• _What to produce_
From first line to last, output the records below exactly.

◇ ◇ ◇

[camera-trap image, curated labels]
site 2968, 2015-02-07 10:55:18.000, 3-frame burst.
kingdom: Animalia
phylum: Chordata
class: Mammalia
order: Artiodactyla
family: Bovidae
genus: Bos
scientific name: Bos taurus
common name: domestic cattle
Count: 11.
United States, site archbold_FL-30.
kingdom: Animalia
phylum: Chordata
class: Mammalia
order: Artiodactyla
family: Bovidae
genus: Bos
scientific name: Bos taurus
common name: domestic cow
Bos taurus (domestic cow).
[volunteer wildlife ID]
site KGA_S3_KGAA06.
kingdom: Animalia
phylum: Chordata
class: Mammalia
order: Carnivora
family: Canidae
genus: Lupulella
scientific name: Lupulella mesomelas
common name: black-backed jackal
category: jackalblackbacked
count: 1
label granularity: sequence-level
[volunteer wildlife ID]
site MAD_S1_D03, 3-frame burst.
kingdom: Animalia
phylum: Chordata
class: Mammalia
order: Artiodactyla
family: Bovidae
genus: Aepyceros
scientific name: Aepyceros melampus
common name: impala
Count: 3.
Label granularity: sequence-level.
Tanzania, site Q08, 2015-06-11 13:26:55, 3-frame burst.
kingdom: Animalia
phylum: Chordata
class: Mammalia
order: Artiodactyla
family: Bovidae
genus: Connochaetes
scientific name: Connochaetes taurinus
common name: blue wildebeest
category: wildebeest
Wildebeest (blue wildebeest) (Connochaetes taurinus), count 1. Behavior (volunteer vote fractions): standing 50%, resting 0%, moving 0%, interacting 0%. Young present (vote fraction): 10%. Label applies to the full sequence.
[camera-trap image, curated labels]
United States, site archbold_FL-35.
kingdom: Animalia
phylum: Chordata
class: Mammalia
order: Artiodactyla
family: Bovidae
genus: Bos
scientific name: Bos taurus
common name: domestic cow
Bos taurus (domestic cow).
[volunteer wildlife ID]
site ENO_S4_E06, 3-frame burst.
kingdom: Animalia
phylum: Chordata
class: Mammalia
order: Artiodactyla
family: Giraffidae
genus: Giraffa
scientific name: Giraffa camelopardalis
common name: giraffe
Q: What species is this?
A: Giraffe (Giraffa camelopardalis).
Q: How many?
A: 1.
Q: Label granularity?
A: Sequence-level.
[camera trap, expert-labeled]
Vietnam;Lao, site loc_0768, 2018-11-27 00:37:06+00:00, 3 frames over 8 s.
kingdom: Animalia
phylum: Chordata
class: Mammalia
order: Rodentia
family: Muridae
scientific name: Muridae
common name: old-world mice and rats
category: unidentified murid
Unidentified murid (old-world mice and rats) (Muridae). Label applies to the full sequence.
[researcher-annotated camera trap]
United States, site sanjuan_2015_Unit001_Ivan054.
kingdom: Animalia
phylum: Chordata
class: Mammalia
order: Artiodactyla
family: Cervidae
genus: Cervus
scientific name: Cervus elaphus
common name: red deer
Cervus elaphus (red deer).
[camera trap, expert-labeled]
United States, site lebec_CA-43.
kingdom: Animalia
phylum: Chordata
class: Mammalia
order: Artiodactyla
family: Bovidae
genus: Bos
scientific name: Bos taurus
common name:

◇ ◇ ◇

• _Exercise output_
[camera-trap image, curated labels]
site 2968, 2015-02-07 10:55:18.000, 3-frame burst.
kingdom: Animalia
phylum: Chordata
class: Mammalia
order: Artiodactyla
family: Bovidae
genus: Bos
scientific name: Bos taurus
common name: domestic cattle
Count: 11.
United States, site archbold_FL-30.
kingdom: Animalia
phylum: Chordata
class: Mammalia
order: Artiodactyla
family: Bovidae
genus: Bos
scientific name: Bos taurus
common name: domestic cow
Bos taurus (domestic cow).
[volunteer wildlife ID]
site KGA_S3_KGAA06.
kingdom: Animalia
phylum: Chordata
class: Mammalia
order: Carnivora
family: Canidae
genus: Lupulella
scientific name: Lupulella mesomelas
common name: black-backed jackal
category: jackalblackbacked
count: 1
label granularity: sequence-level
[volunteer wildlife ID]
site MAD_S1_D03, 3-frame burst.
kingdom: Animalia
phylum: Chordata
class: Mammalia
order: Artiodactyla
family: Bovidae
genus: Aepyceros
scientific name: Aepyceros melampus
common name: impala
Count: 3.
Label granularity: sequence-level.
Tanzania, site Q08, 2015-06-11 13:26:55, 3-frame burst.
kingdom: Animalia
phylum: Chordata
class: Mammalia
order: Artiodactyla
family: Bovidae
genus: Connochaetes
scientific name: Connochaetes taurinus
common name: blue wildebeest
category: wildebeest
Wildebeest (blue wildebeest) (Connochaetes taurinus), count 1. Behavior (volunteer vote fractions): standing 50%, resting 0%, moving 0%, interacting 0%. Young present (vote fraction): 10%. Label applies to the full sequence.
[camera-trap image, curated labels]
United States, site archbold_FL-35.
kingdom: Animalia
phylum: Chordata
class: Mammalia
order: Artiodactyla
family: Bovidae
genus: Bos
scientific name: Bos taurus
common name: domestic cow
Bos taurus (domestic cow).
[volunteer wildlife ID]
site ENO_S4_E06, 3-frame burst.
kingdom: Animalia
phylum: Chordata
class: Mammalia
order: Artiodactyla
family: Giraffidae
genus: Giraffa
scientific name: Giraffa camelopardalis
common name: giraffe
Q: What species is this?
A: Giraffe (Giraffa camelopardalis).
Q: How many?
A: 1.
Q: Label granularity?
A: Sequence-level.
[camera trap, expert-labeled]
Vietnam;Lao, site loc_0768, 2018-11-27 00:37:06+00:00, 3 frames over 8 s.
kingdom: Animalia
phylum: Chordata
class: Mammalia
order: Rodentia
family: Muridae
scientific name: Muridae
common name: old-world mice and rats
category: unidentified murid
Unidentified murid (old-world mice and rats) (Muridae). Label applies to the full sequence.
[researcher-annotated camera trap]
United States, site sanjuan_2015_Unit001_Ivan054.
kingdom: Animalia
phylum: Chordata
class: Mammalia
order: Artiodactyla
family: Cervidae
genus: Cervus
scientific name: Cervus elaphus
common name: red deer
Cervus elaphus (red deer).
[camera trap, expert-labeled]
United States, site lebec_CA-43.
kingdom: Animalia
phylum: Chordata
class: Mammalia
order: Artiodactyla
family: Bovidae
genus: Bos
scientific name: Bos taurus
common name:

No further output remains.